“…leaving a footpath for generations to follow.”
Benton MacKaye Trail Association founding member, Dave Sherman, first conceived of the idea for the Benton MacKaye Trail in 1975. A serious student of conservationist and regional planner Benton MacKaye’s life and career, Sherman was intrigued by MacKaye’s proposed spur trails that would extend the Appalachian Trail (AT) further to the south.
Sherman eventually proposed a new trail that would follow the high ridge running south along the Tennessee-North Carolina border between the Smoky Mountains and the Cohutta Mountains in northwest Georgia. In addition, he included an east-west connecting trail between the Cohuttas and the AT near Springer Mountain.
Sherman’s idea of a sister trail to the AT, later named for Benton MacKaye, caught on and the Benton MacKaye Trail Association (BMTA) was officially formed in 1980.

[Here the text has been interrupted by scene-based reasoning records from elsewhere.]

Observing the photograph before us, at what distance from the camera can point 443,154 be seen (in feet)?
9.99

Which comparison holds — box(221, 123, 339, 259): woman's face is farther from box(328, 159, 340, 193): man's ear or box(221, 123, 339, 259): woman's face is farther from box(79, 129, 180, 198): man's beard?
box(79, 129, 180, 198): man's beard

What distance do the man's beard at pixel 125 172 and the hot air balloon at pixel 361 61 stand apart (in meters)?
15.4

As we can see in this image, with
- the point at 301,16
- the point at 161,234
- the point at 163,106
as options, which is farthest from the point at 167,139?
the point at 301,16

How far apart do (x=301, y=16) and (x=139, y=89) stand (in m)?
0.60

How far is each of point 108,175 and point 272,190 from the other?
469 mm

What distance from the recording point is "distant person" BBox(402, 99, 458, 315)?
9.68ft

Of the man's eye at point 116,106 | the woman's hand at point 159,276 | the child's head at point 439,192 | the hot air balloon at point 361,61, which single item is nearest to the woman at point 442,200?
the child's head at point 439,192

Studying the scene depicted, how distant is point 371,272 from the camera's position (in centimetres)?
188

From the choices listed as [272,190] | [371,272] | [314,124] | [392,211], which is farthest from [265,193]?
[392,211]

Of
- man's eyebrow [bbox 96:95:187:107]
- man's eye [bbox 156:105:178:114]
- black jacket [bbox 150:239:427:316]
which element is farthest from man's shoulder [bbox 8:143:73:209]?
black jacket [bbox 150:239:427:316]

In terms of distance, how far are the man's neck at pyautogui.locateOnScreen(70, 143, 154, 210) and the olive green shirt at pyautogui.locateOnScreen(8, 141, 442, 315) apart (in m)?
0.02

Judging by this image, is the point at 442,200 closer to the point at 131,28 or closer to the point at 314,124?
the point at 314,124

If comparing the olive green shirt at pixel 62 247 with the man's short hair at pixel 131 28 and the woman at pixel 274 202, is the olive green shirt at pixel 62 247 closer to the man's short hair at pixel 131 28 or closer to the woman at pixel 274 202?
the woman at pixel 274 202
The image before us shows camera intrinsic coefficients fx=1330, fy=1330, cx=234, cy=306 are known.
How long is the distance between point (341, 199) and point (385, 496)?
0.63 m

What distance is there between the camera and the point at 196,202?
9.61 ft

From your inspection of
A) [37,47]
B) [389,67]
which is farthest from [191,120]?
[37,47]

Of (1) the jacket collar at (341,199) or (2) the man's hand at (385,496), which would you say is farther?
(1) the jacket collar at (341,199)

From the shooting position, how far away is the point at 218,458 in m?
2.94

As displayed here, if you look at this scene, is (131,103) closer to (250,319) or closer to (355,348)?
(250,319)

Working closely with the U.S. Forest Service, the all-volunteer BMTA workforce began to build the trail … first in Georgia, later along the Tennessee / North Carolina border and eventually extending to the Smokies. Saving time and effort by piecing together existing trail segments and old logging roads, the trail was completed to Double Spring Gap on the Georgia / Tennessee line in 1989. Over the next 15 years, the association implemented a massive effort to complete the trail to the Smokies. Soon thereafter, the National Park Service agreed to piece together a route through the Great Smoky Mountains National Park to Davenport Gap.
The 285 mile long Benton MacKaye Trail was completed in 2005 – 30 years after Sherman’s initial idea for the trail, and 25 years after the formation of the BMTA.
Ever vigilant for improvements to the BMT, in 2015 the association completed a significant reroute that took the BMT off the dangerous North Carolina roadwalk known as “The Tail of the Dragon”.